Now that the job aspect of my life is figured out (for now) I have moved onto the housing search. I'm currently living with my Aunt and Uncle who live in a suburb outside of San Francisco. Once again, I'm so thankful that I have this housing option right now, but my heart is truly calling me to live within the city of San Francisco so that is the next detail I am trying to figure out. This is proving to be an interest part of the puzzle because housing is expensive, competitive, and there are so many neighborhoods all with their own unique style and reputation. Its definitely forcing me to do a lot of research about the neighborhoods, be vulnerable and put myself out there when contacting potential roommates, and try to have a whole lot of patience. I just want to find a place I am comfortable, with roommates I can trust so that I can start my life in the city but once again, this will take time and I just need to trust that it will all fall into place when it is meant to.

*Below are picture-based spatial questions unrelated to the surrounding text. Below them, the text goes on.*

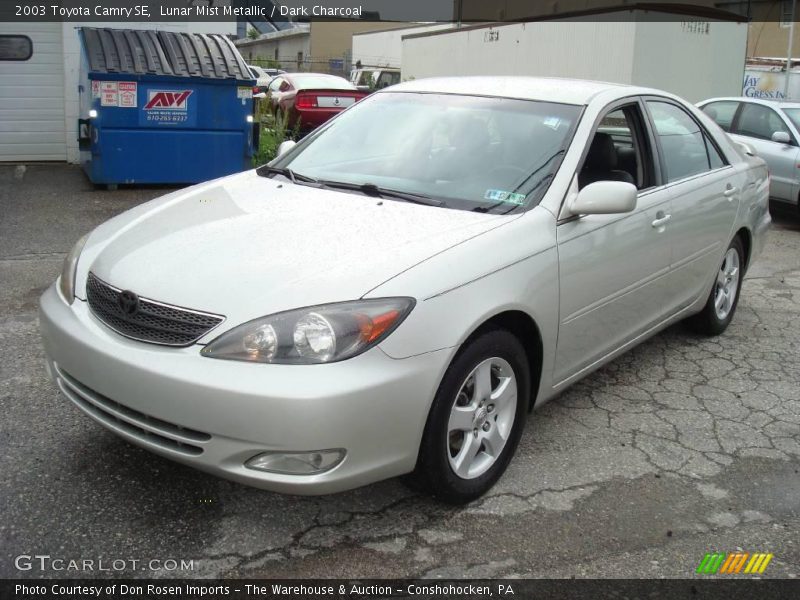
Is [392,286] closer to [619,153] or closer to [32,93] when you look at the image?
[619,153]

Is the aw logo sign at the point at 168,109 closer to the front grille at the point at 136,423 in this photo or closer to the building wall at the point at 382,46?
the front grille at the point at 136,423

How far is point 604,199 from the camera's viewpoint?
3434mm

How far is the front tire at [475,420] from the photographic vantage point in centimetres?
291

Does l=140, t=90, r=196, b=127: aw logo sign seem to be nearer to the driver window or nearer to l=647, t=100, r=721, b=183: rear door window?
l=647, t=100, r=721, b=183: rear door window

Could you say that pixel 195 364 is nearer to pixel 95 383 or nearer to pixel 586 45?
pixel 95 383

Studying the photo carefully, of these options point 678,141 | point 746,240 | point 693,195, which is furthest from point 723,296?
point 678,141

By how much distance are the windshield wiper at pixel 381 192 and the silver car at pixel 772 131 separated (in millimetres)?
7339

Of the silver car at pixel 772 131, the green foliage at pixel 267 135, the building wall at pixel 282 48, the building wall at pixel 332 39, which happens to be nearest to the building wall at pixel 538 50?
the silver car at pixel 772 131

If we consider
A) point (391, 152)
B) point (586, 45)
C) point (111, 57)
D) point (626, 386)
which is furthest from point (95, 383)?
point (586, 45)

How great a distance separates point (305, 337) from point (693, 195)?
2.77m

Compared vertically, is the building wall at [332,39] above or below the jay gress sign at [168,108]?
above

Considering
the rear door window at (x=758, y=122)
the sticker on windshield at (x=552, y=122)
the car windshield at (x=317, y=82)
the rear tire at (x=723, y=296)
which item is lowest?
the rear tire at (x=723, y=296)

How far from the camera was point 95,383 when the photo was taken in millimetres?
2900

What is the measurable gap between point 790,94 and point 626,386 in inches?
752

I wish I had more pictures to share with you but my mind has been so full and I've felt so busy that being a photographer has been kind of pushed to the side in the past week. Not to mention that I haven't really gotten a ton of chance to just explore and do fun things within the city, so once I have more time for that expect a lot of photographic peeks into my new life.
If right now you're picturing me as a ball of stress and total mess of a person don't worry I'm not that far gone yet. I did get to spend some time doing things I love and the family time has been a true lifesaver. In the past week I've eaten some great food, and I don't usually take pictures of it but I did want to show you the soup I had once. It was smoked salmon, brown rice and a bunch of veggies, but the interesting part was the broth was a green tea that you poured in from a little kettle. I just thought that was such a good idea.
I also got to celebrate my Uncle's birthday (like 4 times), tried espresso for the first time (it was delish!), went on a couple lovely hikes, and attended my first family dinner (which happens every Sunday night and can be up to 30 people!) which made me feel so welcomed. I wish I had enough time to paint and having a painting of the week to share, but this just happens to be one of those times where life is a little too busy. And I'm not beating myself up over it so that's a good thing. I did start painting the other night though and it felt so good to have a brush in my hand again! I'm going to try really hard to having a painting to show next Monday, but with starting a new job and my living situation possibly in flux, I'm not going to make any promises.
Whew, this maybe got a little long winded but I just wanted to give a little update about what is going on in my life after living in California for one week. It still feels surreal that this is my new home. Its been one emotional week, and at times I've felt so overwhelmed I didn't know how to deal, but this is life and I'm learning how to get through it one day at a time. With exciting opportunities comes scary change and I'm accepting that no matter how hard I try, I probably will never feel fully ready for times like this. I'll be okay though, and when times get a little rough, I've been reminding myself to practice what I preach and give myself permission to not have everything figured out. Oh, and being able to walk outside in a t-shirt, drive with the windows down, and feel the sun warm my skin are helping to remind me that this is where I should be, best encouragement ever.